Monday, January 6, 2014

Suatu Hari di Prinsenstraat 90...

Pagi itu aku terbangun dengan perasaan kaget dan bingung.
Dimana ini?

Kepalaku masih terasa berat dan pusing, berdenyut-denyut seperti habis dihajar sesuatu. Badan pun rasanya terombang-ambing, bagai berdiri di atas gelombang air. Ah, sensasi jetlag.

Suara kentut nyaring bak bunyi piccolo yang tiba-tiba menyobek renungan pagi segera menyadarkan diriku. Juli! Dasar kampret, batinku sambil melotot ke seberang ruangan. Si tersangka yang tidur di dalam sleeping bag hitam punyaku itu (dia ternyata bangun lebih awal daripada kami semua. Ritual paginya adalah mencari-cari makanan apa yang tersisa di atas meja makan untuk disantap, sebelum menyikat gigi dan mandi pagi) tersenyum (senyumnya menyiratkan campuran antara perasaan bersalah dan puas karena telah mengentuti seisi ruangan) sambil berkata,”Maaf mas!”, lalu kembali bermain handphone Nokia Lumia berwarna kuning kesayangannya.

Ah, aku ingat dimana ini. Prinsenstraat No. 90. Kamar Honorine.

Aku mengedarkan mata ke sekeliling ruangan. Kak Daus selalu bangun paling pagi, turun ke dapur dan memulai siklus pembuatan sarapan untuk bocah-bocah pengungsi yang ia tampung. Disusul oleh Ulil, yang sehabis sholat subuh jam 08.00 pagi segera turun ke bawah untuk membantu kak Daus di dapur. Hari ini katanya dia mau masak sup ubi, kebetulan kami dapat banyak sekali singkong sisa pesta kak Narti kemarin malam. Faizt masih asyik bersembunyi di balik selimut, menanti dibangunkan oleh Mbak Ia (baca: Mandira) untuk sholat subuh, lalu turun ke dapur demi membuat sarapannya sendiri: Indomie goreng. Himawan? Mana Himawan? Oh rupanya ia masih asyik berbulan madu di Eindhoven. Menikmati kehangatan Belanda selatan dalam pelukan yang terkasih di antara sapi-sapi ternak penghasil keju dan susu kualitas dunia. Hmmm... ngapain aja ya dia semalam?
Jalan Prinsenstraat

Perempatan di ujung Prinsenstraat. Tepat di depan kediaman Dr. Firdaus.

§ Daftar Tugas:
A: Menurut cerita tentang pagi di Prinsenstraat 90, mengapa Ulil mau memasak sup ubi hari itu? Jawab dalam satu sampai tiga kalimat.
B: Lanjutkan cerita tentang pagi di Prinsenstraat 90 setelah kalimat terakhirnya.
Baris-baris data sama sekali tidak dipakai di sini.

§ Entri Data:
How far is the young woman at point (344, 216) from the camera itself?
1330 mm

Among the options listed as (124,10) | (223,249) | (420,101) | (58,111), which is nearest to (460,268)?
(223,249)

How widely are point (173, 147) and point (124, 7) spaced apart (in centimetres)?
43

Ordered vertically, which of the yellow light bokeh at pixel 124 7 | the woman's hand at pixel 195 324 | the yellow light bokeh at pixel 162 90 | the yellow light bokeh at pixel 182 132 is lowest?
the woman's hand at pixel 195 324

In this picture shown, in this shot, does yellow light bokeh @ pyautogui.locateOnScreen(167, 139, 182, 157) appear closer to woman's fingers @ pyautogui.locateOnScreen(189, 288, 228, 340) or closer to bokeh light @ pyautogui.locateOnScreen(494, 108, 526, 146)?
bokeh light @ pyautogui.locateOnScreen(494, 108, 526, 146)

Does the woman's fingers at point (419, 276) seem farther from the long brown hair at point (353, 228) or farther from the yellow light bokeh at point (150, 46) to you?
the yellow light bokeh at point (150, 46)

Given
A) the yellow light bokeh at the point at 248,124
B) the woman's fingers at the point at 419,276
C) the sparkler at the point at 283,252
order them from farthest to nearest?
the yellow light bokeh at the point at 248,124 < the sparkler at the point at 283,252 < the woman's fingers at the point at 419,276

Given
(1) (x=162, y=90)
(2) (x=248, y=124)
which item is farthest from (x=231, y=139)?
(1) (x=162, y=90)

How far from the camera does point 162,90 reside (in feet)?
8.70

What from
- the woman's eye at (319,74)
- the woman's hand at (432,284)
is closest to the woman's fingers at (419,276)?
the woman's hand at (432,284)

§ Jawaban Latihan:
A: Ulil mau memasak sup ubi karena mereka kebetulan mendapat banyak sekali singkong. Singkong itu sisa pesta kak Narti kemarin malam.

B:
Di kamar perempuan, Ran yang sudah bangun memutuskan untuk tidur-tiduran manja lagi di balik selimutnya. Ina masih pulas dibuai mimpi sementara mbak Puspa sibuk memandangi langit-langit kamar kak Daus untuk mencari mimpi. Kasihan, rekaman video klip Worong Mporongnya bersama Lucas hilang. Padahal ibu mbak Puspa sudah nitip untuk dibawakan anak bule yang lucu. Ah, tante #kodekeras. Aku? Aku memutuskan untuk bangun, menaikkan kembali kasur ke dipan Honorine yang kami buat patah berkeping-keping, merapikan bantal, memaksa Juli menyerahkan selimutnya untuk dilipat, lalu mandi.

Pagi itu menu makan kami meriah sekali, ada rendang kacang yang dibawa Mandira, rendang dari Juli (yang diklaim sebagai rendang yang lebih enak daripada rendang yang dimasak oleh orang Minang sendiri), telur-kornet, mie goreng serta kue ulang tahun kak Daus. Tuan rumah kami ini memang berulang tahun yang ke-36 beberapa hari lalu. Luarbiasa ya, sudah uzur ternyata (meskipun masih hobi menganggu bocah-bocah kecil seperti kami). Anak-anak ada janji untuk jalan-jalan bersama kak Dodo ke Amsterdam jam 10.00. Akan tetapi sekarang sudah jam sembilan lewat dan belum ada satupun yang mandi. Dasar kebiasaan. Kasihan kak Dodo tuh udah nelfonin Ulil dari tadi memastikan jangan sampai telat. Tapi yakinlah, kak Dodo yang punya hobi bilang “aku cakep yak” setiap habis berfoto ini pasti akan menunggu anak-anaknya dengan setia.

Hari ini aku dan Ran punya agenda sendiri. Kami mau ke Madurodam. Itu tuh, taman miniatur Belanda yang ada di Den Haag. Kebetulan kami dapat tiket potongan masing-masing 5 Euro untuk satu orang dari mbak Dhani Astuti, mahasiswi Institute of Social Science yang juga adalah seniorku di AFS Bina Antarbudaya Chapter Yogyakarta. Hihihi, jarang ketemu di Jogja malah ketemunya di Belanda sama mbak Dhani! Matahari yang malas-malasan mengeluarkan cahayanya di musim dingin yang beku ini mulai meninggi. Cuaca mending dan angin dingin menerpa tubuh kami yang berkulit tipis ala tropis. Tapi aku dan Ran tak gentar untuk berjalan menuju Leiden Centraal. Leiden Centraal, sejak pertama kali turun di sini hampir dua minggu yang lalu, telah membuatku jatuh cinta. Dekorasi pohon Natal serta lampu-lampu putihnya yang gemerlap membuatku merasa disambut oleh kota pelajar yang punya kanal-kanal indah ini.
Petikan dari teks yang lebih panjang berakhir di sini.